Materials and methods

Materials

Skeletal muscle was collected from a dead giant panda provided from the Wolong Conservation Center of the Giant Panda (Sichuan, China). The collected skeletal muscle was frozen in liquid nitrogen and then used for RNA isolation. Total Tissue/Cell RNA Extraction kits were purchased from Waton Inc. (Shanghai, China). Reverse transcription kits were purchased from Promega, Beijing, China. Gel Extraction Mini kits were purchased from Omega (Kanpur, India). pMD19-T Vector Systems and the restriction enzymes EcoRI and HindIII were purchased from Takara Bio (Dalian, China). DNA polymerases were purchased from Sangon Co., Ltd. (Shanghai, China). Host bacteria E. coli DH5α were stored in the Key Laboratory of Southwest China Wildlife Resources Conservation (Nanchong, China). CW0009 Ni-Agarose His-tag Protein purification kits were purchased from Beijing Ealysino Biological Technology Co., Ltd. (Beijing, China). Bradford Protein Assay kits were purchased from Majorbio BioTech Co., Ltd. (Shanghai, China). Penicillin/streptomycin (penicillin 10,000 U/ml, streptomycin 10,000 μg/ml) and Dulbecco’s modified Eagle’s medium (DMEM) reagent were purchased from Gibco-BRL (Grand Island, NY, USA). Fetal bovine serum (FBS) was obtained from Sijiqing Biological Engineering Materials Co., Ltd. (Huangzhou, China).

DNA and RNA isolation

A total of 500 mg of muscle tissue was ground in liquid nitrogen to a fine powder, and the powder was suspended completely in 15 ml lysis buffer containing 10 mM Tris-HCl, pH 8.0, 100 mM EDTA and 0.5% SDS. Following treatment with proteinase K (final concentration, 100 mg/ml) at 55°C for 3 h, the mixture was cooled to room temperature and mixed with an equal volume of saturated phenol (pH 8.0) prior to centrifugation at 5,000 × g at 4°C for 20 min. The supernatant was pooled and mixed with an equal volume of 1:1 (v:v) phenol-chloroform, followed by centrifugation as described above. The supernatant was then collected, from which the DNA was precipitated by ethanol. The DNA obtained was then dissolved in TE buffer and maintained at −20°C. Total RNAs were isolated from ~400 mg muscle tissue using the Total Tissue/Cell RNA Extraction kits (Waton Inc.) according to the manufacturer’s instructions.

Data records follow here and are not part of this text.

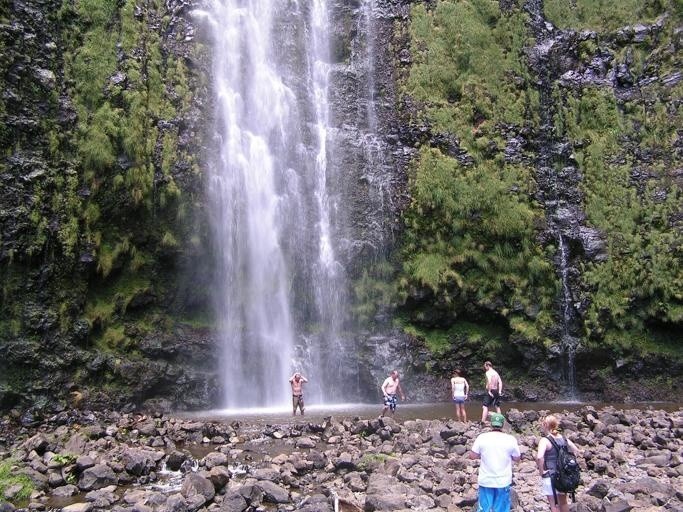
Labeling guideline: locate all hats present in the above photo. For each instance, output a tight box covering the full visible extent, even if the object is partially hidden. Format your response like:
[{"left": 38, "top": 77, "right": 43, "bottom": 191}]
[{"left": 491, "top": 414, "right": 505, "bottom": 427}]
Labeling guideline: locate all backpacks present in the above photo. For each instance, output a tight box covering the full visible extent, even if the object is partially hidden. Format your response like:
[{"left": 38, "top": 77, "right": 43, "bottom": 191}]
[{"left": 548, "top": 434, "right": 579, "bottom": 493}]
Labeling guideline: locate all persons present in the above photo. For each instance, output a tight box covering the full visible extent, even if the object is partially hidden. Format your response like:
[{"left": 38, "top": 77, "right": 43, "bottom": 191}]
[
  {"left": 469, "top": 413, "right": 521, "bottom": 512},
  {"left": 536, "top": 414, "right": 569, "bottom": 512},
  {"left": 451, "top": 369, "right": 469, "bottom": 423},
  {"left": 378, "top": 370, "right": 405, "bottom": 420},
  {"left": 289, "top": 373, "right": 308, "bottom": 418},
  {"left": 477, "top": 361, "right": 503, "bottom": 426}
]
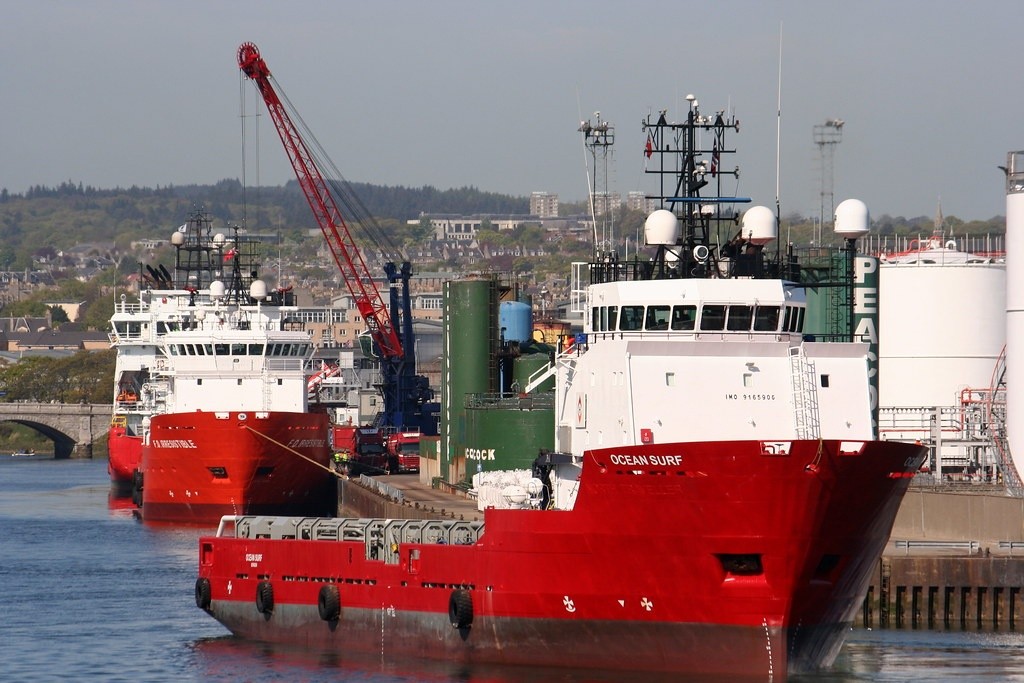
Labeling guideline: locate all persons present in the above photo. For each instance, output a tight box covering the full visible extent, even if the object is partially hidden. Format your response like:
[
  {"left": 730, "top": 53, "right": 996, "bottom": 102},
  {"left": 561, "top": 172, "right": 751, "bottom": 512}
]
[
  {"left": 342, "top": 451, "right": 348, "bottom": 461},
  {"left": 334, "top": 452, "right": 340, "bottom": 462}
]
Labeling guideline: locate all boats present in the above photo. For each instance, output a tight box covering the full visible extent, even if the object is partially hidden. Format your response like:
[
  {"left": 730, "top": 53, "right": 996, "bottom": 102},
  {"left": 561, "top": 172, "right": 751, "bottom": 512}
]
[
  {"left": 10, "top": 451, "right": 35, "bottom": 457},
  {"left": 194, "top": 93, "right": 930, "bottom": 683},
  {"left": 108, "top": 213, "right": 332, "bottom": 527}
]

The total RNAs extracted were dissolved in diethyl pyrocarbonate (DEPC) water and maintained at −70°C.

Primer design and RT-PCR

The PCR primers were designed using Primer Premier 5.0, according to the mRNA sequence of RPS23 gene from H. sapiens (NM_001025), B. Taurus (NM_001034690), M. musculus (NM_024175), S. scrofa (NM_213764) and R. norvegicus (NM_078617), as follows: RPS23 forward, 5′-AGGGAATTCATGGGTAAGTGTC-3′ and reverse, 5′-ATTCTCGAGTTATGATCTTGGC-3′.

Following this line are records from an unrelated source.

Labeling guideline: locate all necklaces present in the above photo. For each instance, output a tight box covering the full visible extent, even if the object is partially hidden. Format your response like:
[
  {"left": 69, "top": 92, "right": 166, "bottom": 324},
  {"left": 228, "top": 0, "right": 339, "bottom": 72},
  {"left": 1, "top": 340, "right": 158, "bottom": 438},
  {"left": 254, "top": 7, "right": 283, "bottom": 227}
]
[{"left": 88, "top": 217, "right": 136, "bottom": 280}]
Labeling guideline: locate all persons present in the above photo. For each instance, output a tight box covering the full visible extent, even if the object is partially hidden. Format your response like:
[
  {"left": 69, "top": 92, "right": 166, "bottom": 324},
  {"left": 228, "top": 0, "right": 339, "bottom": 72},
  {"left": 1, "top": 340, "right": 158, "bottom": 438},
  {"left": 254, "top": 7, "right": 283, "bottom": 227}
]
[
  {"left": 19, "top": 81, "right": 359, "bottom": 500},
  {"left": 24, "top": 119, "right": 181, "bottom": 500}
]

Total RNAs were synthesized into first-stranded cDNAs using a reverse transcription kit with oligo(dT) as the primers, according to the manufacturer’s instructions (Promega, Madison, WI, USA). Twenty microliters of the first-strand cDNA synthesis reaction system were included in 1 mg total RNAs, 5 mM MgCl2, 1 mM dNTPs, 0.5 mg oligo(dT)15, 10 U/ml RNase inhibitor and 15 units of AMV reverse transcriptase, and incubated at 42°C for 60 min. The first-strand cDNA synthesized was used as a template. The total reaction volume for DNA amplification was 25 μl. Reaction mixtures contained 1.5 mM MgCl, 200 μM of each dATP, dGTP, dCTP and dTTP (Omega, China), 0.3 μM of each primer, 5.0 units of Taq plus DNA polymerase (Sangon Co., Ltd.). DNA amplification was performed using an MJ Research PTC-200 Thermal Cycler (Watertown, MA, USA) with a program of 4 min at 94°C, followed by 30 cycles of 1 min at 94°C, 0.5 min at 48°C and 1.5 min at 72°C, with the final extension for 10 min at 72°C. Following amplification, PCR products were separated by electrophoresis on 1.5% agarose gel with 1X TAE (Tris-acetate-EDTA) buffer, stained with ethidium bromide and visualized under ultraviolet (UV) light. The expected fragments of PCR products were harvested and purified from gel using a DNA harvesting kit (Omega) and stored at −20°C.

Cloning and identification of the cDNA sequence

The harvested PCR products were ligated into a pMD19-T vector at 4°C for 12 h. The recombinant molecules were transformed into E. coli complete cells (DH5α), and then spread on the LB-plate containing 50 μg/ml ampicillin, 200 mg/ml isopropyl-β-D-thiogalactopyranoside (IPTG) and 20 mg/ml X-gal. Plasmid DNA was isolated and digested by PstI and ScaII to verify the insert size. Plasmid DNA was sequenced by Huada Zhongsheng Scientific Corporation (Beijing, China).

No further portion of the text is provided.